Exercise requirements>
Arrange each line of the listing below as an item in a JSON list of strings, one string per line, and leave out blank lines.

::::::::::

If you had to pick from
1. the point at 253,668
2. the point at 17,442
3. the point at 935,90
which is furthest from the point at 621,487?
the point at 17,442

::::::::::

Written solution>
[
  "If you had to pick from",
  "1. the point at 253,668",
  "2. the point at 17,442",
  "3. the point at 935,90",
  "which is furthest from the point at 621,487?",
  "the point at 17,442"
]